There were a number of hardcover best-sellers, and a handful of titles that he recognized as being novels about successful women overcoming obstacles. None showed a particularly adventurous or introspective turn of mind, and all were tucked neatly between brass or alabaster bookends, with the spines arranged according to height rather than by content or author. It seemed as though Annabelle Hammond had been as tidy in her reading habits as she was in her housekeeping, and had reserved her passions for things other than books.

“Anything interesting?” asked Gemma as she came to stand beside him.

“Interesting by its absence, maybe.
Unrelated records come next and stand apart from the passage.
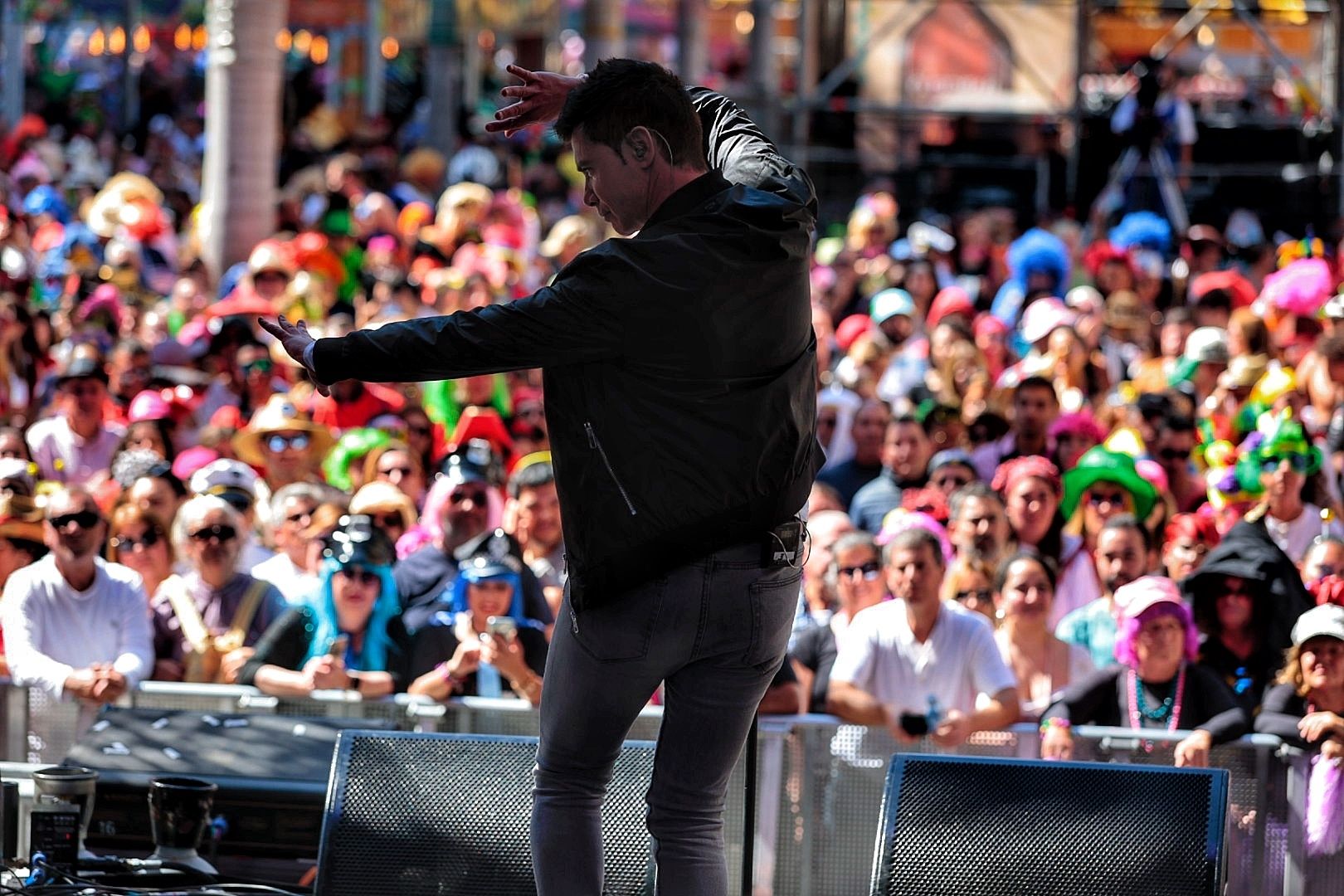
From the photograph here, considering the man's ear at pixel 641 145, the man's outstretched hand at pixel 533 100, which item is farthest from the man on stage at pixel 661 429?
the man's outstretched hand at pixel 533 100

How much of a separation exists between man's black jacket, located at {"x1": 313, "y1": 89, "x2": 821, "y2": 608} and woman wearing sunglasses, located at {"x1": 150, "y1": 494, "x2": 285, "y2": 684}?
12.9 ft

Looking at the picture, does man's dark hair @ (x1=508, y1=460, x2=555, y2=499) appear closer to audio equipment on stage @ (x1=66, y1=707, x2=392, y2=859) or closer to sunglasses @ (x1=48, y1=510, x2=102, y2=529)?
sunglasses @ (x1=48, y1=510, x2=102, y2=529)

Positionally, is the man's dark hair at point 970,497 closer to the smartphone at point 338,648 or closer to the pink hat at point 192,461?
the smartphone at point 338,648

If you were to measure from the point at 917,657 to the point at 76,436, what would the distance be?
513 cm

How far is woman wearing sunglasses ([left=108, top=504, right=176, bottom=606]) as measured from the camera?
28.5 feet

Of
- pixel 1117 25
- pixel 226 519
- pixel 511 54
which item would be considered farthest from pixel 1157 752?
pixel 511 54

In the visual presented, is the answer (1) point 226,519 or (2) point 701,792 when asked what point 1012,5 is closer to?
(1) point 226,519

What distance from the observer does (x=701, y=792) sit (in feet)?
14.3

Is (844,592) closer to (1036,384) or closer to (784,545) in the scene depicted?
(1036,384)

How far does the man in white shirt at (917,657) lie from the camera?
7.62m

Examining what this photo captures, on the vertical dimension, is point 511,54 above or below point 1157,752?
above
And obsessively neat.”

“So I noticed.” Gemma gestured towards the coffee table, where a few upscale design magazines were precisely stacked. “There’s no sign of anything in progress—no half-read books or magazines, no newspapers left open, no basket of knitting or needlework.” Turning back to the shelves, she touched the CDs stacked beside the stereo system. “She liked music, though, and her taste was a bit more eclectic. There’s jazz and classical here, as well as pop.”

His hands in his pockets, Kincaid resumed his wandering about the room, stopping to peer in the small kitchen alcove at the back. It was as neat and neutral as the sitting room, with a few expensive appliances that looked unused. The refrigerator contained a pint of milk, some orange juice, butter, a bottle of wine, and some olives. It reminded Kincaid of his own.

“She must have eaten all her meals out, or had take-away,” he said. Gemma didn’t answer, and when he stepped back into the sitting room, he saw that she was still standing before the bookshelves, staring at the single photograph in its ornate brass frame.

It was of Annabelle, alone. She stood in a meadow, wearing a barley-colored dress. She was laughing into the camera, and her hair shimmered like molten gold in the sun.

“You know,” Gemma said slowly, “I don’t think this room is about being peaceful at all. I think it’s about not competing with Annabelle.” She turned to him. “It’s a stage. Can you imagine how she would have stood out in here, against this neutral background? You wouldn’t have been able to take your eyes from her—not that I imagine that was easy to do under any circumstances.”

One could see bone structure in the dead, but not the shape of a smile, or the sparkle in a glance, and the photograph gave animation to the face they had experienced as beautifully formed but without personality. Kincaid lifted it for a closer look. “She was truly lovely. And you might be right.”